Aim of the exercise: Copy out each line below exactly as it appears.
•••
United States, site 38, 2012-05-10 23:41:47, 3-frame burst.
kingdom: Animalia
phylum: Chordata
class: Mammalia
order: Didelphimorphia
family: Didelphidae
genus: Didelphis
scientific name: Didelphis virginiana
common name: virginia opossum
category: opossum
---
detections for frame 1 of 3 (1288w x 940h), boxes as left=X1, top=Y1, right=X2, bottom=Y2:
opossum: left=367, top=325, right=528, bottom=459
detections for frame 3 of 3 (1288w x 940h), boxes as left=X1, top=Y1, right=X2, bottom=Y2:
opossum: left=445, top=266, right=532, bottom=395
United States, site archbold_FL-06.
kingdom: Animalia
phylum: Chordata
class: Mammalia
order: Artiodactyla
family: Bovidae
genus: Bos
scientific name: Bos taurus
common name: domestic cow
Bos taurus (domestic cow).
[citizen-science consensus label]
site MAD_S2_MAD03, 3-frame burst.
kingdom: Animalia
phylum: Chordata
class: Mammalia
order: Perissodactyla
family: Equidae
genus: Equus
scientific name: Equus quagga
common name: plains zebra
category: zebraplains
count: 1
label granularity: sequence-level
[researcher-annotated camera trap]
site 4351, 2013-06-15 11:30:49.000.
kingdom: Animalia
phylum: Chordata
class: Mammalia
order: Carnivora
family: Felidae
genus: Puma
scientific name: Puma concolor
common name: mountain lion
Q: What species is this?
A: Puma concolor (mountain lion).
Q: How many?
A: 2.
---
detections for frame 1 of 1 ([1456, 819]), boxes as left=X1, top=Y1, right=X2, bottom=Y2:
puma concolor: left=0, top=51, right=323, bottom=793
•••
Answer box:
United States, site 38, 2012-05-10 23:41:47, 3-frame burst.
kingdom: Animalia
phylum: Chordata
class: Mammalia
order: Didelphimorphia
family: Didelphidae
genus: Didelphis
scientific name: Didelphis virginiana
common name: virginia opossum
category: opossum
---
detections for frame 1 of 3 (1288w x 940h), boxes as left=X1, top=Y1, right=X2, bottom=Y2:
opossum: left=367, top=325, right=528, bottom=459
detections for frame 3 of 3 (1288w x 940h), boxes as left=X1, top=Y1, right=X2, bottom=Y2:
opossum: left=445, top=266, right=532, bottom=395
United States, site archbold_FL-06.
kingdom: Animalia
phylum: Chordata
class: Mammalia
order: Artiodactyla
family: Bovidae
genus: Bos
scientific name: Bos taurus
common name: domestic cow
Bos taurus (domestic cow).
[citizen-science consensus label]
site MAD_S2_MAD03, 3-frame burst.
kingdom: Animalia
phylum: Chordata
class: Mammalia
order: Perissodactyla
family: Equidae
genus: Equus
scientific name: Equus quagga
common name: plains zebra
category: zebraplains
count: 1
label granularity: sequence-level
[researcher-annotated camera trap]
site 4351, 2013-06-15 11:30:49.000.
kingdom: Animalia
phylum: Chordata
class: Mammalia
order: Carnivora
family: Felidae
genus: Puma
scientific name: Puma concolor
common name: mountain lion
Q: What species is this?
A: Puma concolor (mountain lion).
Q: How many?
A: 2.
---
detections for frame 1 of 1 ([1456, 819]), boxes as left=X1, top=Y1, right=X2, bottom=Y2:
puma concolor: left=0, top=51, right=323, bottom=793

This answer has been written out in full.